• **To be done**: Starting at the line that contains "Can you tell me which of", restate each line word for word through the final line of the data, keeping both ends.

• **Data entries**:
----
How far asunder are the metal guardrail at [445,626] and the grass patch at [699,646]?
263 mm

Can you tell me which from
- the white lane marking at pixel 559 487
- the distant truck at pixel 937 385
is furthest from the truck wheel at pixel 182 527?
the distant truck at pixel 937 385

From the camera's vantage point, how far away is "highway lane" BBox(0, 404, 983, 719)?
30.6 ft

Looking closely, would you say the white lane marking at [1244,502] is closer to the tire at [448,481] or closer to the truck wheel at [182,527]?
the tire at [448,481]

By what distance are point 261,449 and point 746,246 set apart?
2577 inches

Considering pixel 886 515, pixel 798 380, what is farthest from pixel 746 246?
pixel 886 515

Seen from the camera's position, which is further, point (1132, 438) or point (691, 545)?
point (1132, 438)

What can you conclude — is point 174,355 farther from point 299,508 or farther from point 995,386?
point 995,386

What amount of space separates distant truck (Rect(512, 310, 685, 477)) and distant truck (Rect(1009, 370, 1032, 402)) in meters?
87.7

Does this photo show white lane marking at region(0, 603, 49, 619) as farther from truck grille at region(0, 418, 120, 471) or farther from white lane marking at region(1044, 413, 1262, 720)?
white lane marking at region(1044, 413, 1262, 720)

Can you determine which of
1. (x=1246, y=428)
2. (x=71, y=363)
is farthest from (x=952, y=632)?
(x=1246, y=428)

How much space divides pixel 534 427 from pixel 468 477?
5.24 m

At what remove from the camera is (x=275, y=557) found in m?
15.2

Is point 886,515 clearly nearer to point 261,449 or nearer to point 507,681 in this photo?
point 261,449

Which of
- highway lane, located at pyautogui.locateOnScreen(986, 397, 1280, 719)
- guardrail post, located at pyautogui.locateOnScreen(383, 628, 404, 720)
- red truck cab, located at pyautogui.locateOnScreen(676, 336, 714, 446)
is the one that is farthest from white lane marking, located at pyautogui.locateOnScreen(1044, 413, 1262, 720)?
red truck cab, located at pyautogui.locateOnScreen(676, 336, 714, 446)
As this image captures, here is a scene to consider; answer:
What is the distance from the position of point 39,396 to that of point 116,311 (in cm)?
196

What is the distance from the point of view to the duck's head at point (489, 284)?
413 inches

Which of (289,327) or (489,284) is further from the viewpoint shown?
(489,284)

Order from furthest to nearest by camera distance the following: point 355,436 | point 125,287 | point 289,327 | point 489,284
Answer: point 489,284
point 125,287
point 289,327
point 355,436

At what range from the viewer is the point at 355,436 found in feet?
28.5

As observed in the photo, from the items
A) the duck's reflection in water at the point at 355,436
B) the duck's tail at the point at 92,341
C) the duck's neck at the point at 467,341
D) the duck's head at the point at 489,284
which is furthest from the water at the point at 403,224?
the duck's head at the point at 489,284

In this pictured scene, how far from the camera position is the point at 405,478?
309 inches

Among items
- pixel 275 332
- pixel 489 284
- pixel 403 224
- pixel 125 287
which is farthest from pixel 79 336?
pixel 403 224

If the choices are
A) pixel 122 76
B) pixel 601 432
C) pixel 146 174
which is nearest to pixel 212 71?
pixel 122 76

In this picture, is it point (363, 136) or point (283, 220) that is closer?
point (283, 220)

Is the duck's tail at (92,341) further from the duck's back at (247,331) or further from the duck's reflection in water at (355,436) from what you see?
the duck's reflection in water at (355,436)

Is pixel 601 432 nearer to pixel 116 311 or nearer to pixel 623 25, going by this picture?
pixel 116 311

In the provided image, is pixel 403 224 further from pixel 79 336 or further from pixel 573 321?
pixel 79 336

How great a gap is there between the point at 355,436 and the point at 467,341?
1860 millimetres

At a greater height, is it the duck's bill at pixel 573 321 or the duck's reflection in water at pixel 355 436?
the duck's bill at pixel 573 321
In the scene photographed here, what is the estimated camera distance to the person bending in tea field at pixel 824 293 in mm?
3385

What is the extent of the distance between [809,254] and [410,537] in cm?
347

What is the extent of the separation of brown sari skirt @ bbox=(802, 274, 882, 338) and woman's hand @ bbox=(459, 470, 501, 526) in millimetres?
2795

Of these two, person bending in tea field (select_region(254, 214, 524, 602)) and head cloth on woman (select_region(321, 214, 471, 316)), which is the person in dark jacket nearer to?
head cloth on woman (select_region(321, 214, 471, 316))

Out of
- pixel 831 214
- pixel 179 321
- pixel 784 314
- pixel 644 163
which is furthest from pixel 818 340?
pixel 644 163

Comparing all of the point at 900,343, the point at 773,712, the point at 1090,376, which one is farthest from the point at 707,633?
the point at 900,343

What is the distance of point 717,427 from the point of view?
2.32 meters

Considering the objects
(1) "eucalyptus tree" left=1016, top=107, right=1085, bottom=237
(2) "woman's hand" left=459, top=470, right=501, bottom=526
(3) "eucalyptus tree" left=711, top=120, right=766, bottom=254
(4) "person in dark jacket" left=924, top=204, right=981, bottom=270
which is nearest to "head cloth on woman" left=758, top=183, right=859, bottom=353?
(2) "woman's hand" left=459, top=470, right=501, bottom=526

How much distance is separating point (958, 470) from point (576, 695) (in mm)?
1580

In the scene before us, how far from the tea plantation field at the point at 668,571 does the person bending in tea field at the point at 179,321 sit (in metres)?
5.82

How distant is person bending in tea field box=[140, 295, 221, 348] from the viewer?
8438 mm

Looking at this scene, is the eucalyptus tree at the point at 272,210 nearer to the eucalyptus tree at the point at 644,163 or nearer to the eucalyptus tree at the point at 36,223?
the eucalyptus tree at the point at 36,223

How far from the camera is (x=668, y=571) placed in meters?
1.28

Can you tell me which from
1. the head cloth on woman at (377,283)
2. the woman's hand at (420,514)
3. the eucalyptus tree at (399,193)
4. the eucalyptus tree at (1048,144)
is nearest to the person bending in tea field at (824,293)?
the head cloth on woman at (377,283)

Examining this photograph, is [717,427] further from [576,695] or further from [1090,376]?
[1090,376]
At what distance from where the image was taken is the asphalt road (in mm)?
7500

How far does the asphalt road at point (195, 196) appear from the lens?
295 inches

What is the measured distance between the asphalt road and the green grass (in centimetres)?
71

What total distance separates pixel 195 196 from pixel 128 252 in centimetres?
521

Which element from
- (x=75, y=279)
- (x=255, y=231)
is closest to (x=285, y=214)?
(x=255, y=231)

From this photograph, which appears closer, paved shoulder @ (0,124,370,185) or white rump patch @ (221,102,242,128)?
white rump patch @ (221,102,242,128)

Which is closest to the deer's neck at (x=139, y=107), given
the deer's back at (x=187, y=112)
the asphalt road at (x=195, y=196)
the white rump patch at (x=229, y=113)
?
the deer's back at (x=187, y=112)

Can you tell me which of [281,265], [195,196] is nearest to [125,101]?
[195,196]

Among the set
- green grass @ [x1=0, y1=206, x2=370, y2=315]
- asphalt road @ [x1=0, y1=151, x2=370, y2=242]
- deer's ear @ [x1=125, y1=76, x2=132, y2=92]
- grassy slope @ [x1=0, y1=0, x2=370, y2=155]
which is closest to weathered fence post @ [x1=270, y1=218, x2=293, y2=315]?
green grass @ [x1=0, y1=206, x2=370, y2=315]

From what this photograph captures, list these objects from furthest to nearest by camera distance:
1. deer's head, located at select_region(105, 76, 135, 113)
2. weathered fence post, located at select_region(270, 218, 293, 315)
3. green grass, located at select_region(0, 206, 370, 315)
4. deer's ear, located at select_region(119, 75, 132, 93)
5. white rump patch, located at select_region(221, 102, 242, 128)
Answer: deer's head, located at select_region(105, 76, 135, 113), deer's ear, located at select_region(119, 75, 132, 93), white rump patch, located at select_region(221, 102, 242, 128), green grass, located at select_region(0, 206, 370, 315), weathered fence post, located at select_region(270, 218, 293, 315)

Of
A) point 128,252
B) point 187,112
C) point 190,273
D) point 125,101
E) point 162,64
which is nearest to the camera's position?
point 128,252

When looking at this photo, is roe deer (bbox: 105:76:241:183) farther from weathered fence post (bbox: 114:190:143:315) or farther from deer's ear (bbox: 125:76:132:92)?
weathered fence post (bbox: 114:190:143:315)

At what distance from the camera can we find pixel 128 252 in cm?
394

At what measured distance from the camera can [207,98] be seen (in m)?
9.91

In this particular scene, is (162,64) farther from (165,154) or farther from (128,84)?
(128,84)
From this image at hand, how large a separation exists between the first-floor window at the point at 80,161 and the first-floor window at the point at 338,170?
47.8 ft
----
• **Exercise solution**:
Can you tell me which of [281,265], [195,196] is nearest to [125,101]?
[195,196]

Among the set
- green grass @ [x1=0, y1=206, x2=370, y2=315]
- asphalt road @ [x1=0, y1=151, x2=370, y2=242]
- deer's ear @ [x1=125, y1=76, x2=132, y2=92]
- grassy slope @ [x1=0, y1=0, x2=370, y2=155]
which is closest to weathered fence post @ [x1=270, y1=218, x2=293, y2=315]?
green grass @ [x1=0, y1=206, x2=370, y2=315]

From what this photograph captures, list these objects from furthest to nearest by camera distance:
1. deer's head, located at select_region(105, 76, 135, 113)
2. weathered fence post, located at select_region(270, 218, 293, 315)
3. green grass, located at select_region(0, 206, 370, 315)
4. deer's ear, located at select_region(119, 75, 132, 93)
5. white rump patch, located at select_region(221, 102, 242, 128)
Answer: deer's head, located at select_region(105, 76, 135, 113), deer's ear, located at select_region(119, 75, 132, 93), white rump patch, located at select_region(221, 102, 242, 128), green grass, located at select_region(0, 206, 370, 315), weathered fence post, located at select_region(270, 218, 293, 315)

Of
A) point 128,252
B) point 187,112
C) point 190,273
D) point 125,101
E) point 162,64
which is nearest to the camera's position?
point 128,252

When looking at this photo, is roe deer (bbox: 105:76:241:183) farther from weathered fence post (bbox: 114:190:143:315) or farther from deer's ear (bbox: 125:76:132:92)?
weathered fence post (bbox: 114:190:143:315)

At what distance from the camera can we find pixel 128 252 in cm?
394

At what measured distance from the camera can [207,98] be seen (in m)?
9.91

In this particular scene, is (162,64) farther from (165,154) or farther from (128,84)?
(128,84)
From this image at hand, how large a separation exists between the first-floor window at the point at 80,161 and the first-floor window at the point at 338,170?
47.8 ft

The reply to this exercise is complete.